Introductions of non-native mammal species to the Caribbean region coincides with arrivals of human inhabitants. Domestic animals were often brought along as a source of nutrition and companionship, while others such as rodents were unintentionally introduced. One of the more well-known invasive mammal species in the region is the mongoose, existing on many Caribbean islands, including mainland Grenada and St Vincent. While mongooses were purposefully introduced to control burgeoning rodent populations, they have been especially detrimental to native reptile and bird populations throughout the region, including the critically endangered Grenada Dove.
Introduced mammals known to exist on the uninhabited islands of the Grenadines consist of grazing and predatory animals, including goats, sheep, cows, dogs, cats, rats, mice and opossum. While predatory animals can directly injure or kill native species, livestock can trample nests, cause disturbance and significantly reduce plant cover, contributing to erosion and smothering of adjacent coral reef and fisheries habitat.
Between 2019-2020, the “Grenadines Seabird Guardians” citizen scientist group visited 37 offshore islands in Grenada and St Vincent and the Grenadines, conducting land and boat-based observations of wildlife, which included documenting the presence of non-native mammals. The most frequently detected non-native mammals were feral goats, with populations confirmed on at least 16 of the islands visited. Other species observed included sheep, cats and dogs.
In December 2020, EPIC and Ocean Spirits Inc. joined efforts to conduct land-based surveys focused on detecting rodents with baited tracking tunnels and trail cameras.
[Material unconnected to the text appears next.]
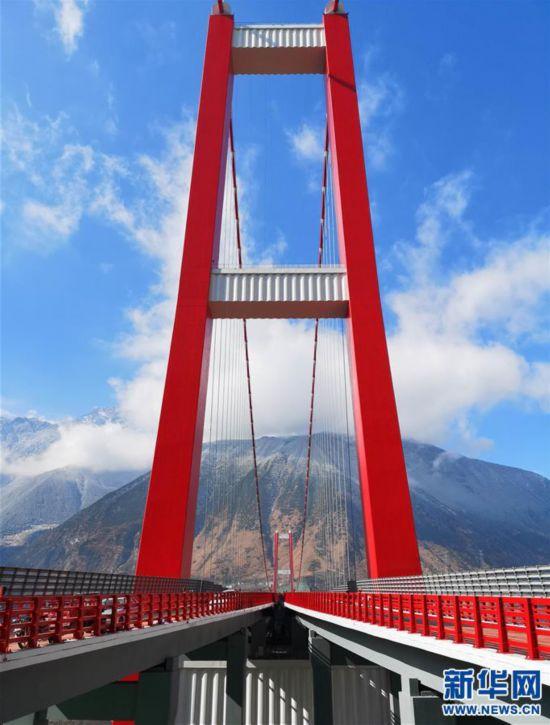 """(经济)(8)川藏""""新干线""""雅康高速公路全线建成并试通车"""
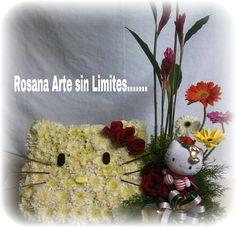 Creatividad y Arte Hello Kitty realizado con Margaritas, Rosas, Ginger, Gerberas y Pino. CreArte sin Limites....!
These investigations targeted seven offshore islands in the Grenada Grenadines, with field support from Dr Kenrith Carter (Grenada), Kendon James (Grenada), Vaughn Thomas (Carriacou), and Rene Isaacs (Carriacou). These surveys contributed to the current knowledgebase of rodents on at least eight uninhabited islands, with suspected presence at additional sites. Rats, in particular, are known for their strong swimming abilities between islands, and although they were not detected at some sites, the lack of detection is not proof of their absence.
Despite legislation prohibiting the release of domestic animals on Crown land and in protected areas in Grenada and Saint Vincent and the Grenadines, research has shown that they regularly occur in such areas with minimal to no intervention. Feral goat populations are prevalent in Wildlife Reserves, in International Bird Areas (IBAs), occur on islands in the Tobago Cays Marine Park (TCMP), the Sandy Island Oyster Bed Marine Protected Area (SIOBMPA), and in several proposed marine protected areas. While landholders may graze animals on privately owned islands outside of protected areas, their negative effects on flora and fauna at these sites remain uninvestigated and unregulated.
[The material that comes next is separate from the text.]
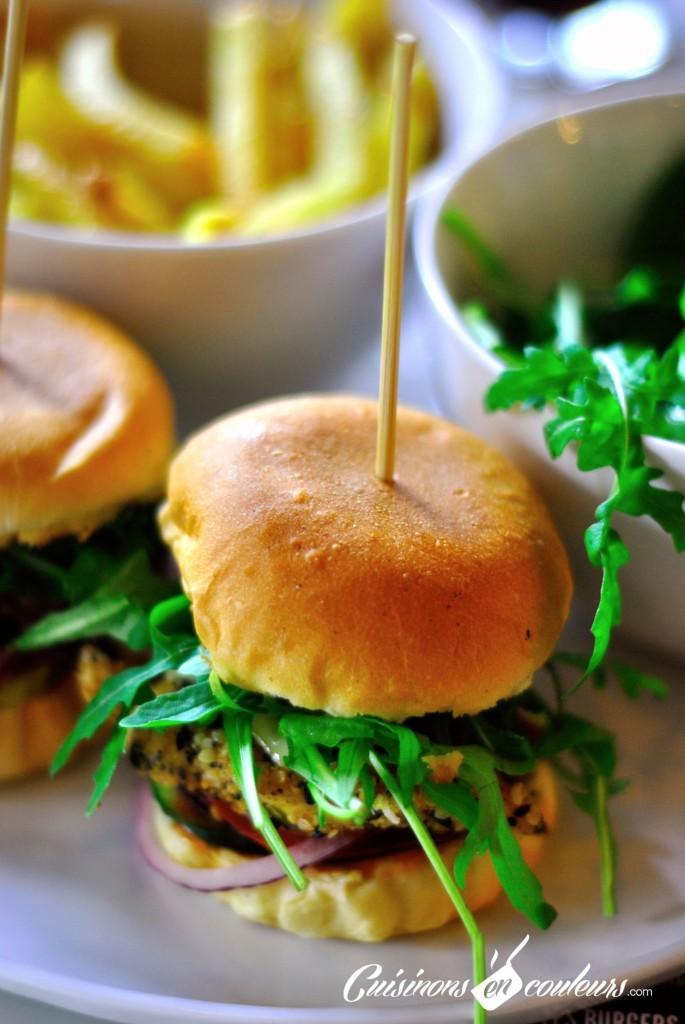 cocorico-bar-a-burger-1-685x1024 - Paris ou la folie des Burgers: pour l'originalité, optez pour le Bar à Burger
Efforts to remove or manage harmful invasive mammal species in other areas have proven to recover native biodiversity; however, without outreach and education on their negative effects, the likelihood of reintroductions to Grenadines islands is high. A Working Group of local stakeholders has been established to address the impacts of invasive mammals and other issues as part of the Grenadines Seabird Conservation Management Plan. With the support of communities and management agencies, reducing the negative impacts of invasive mammals is feasible.
Funding for this research was provided by the US Agency for International Development (USAID), US Fish and Wildlife Service (USFWS) and the Specially Protected Areas and Wildlife (SPAW-RAC).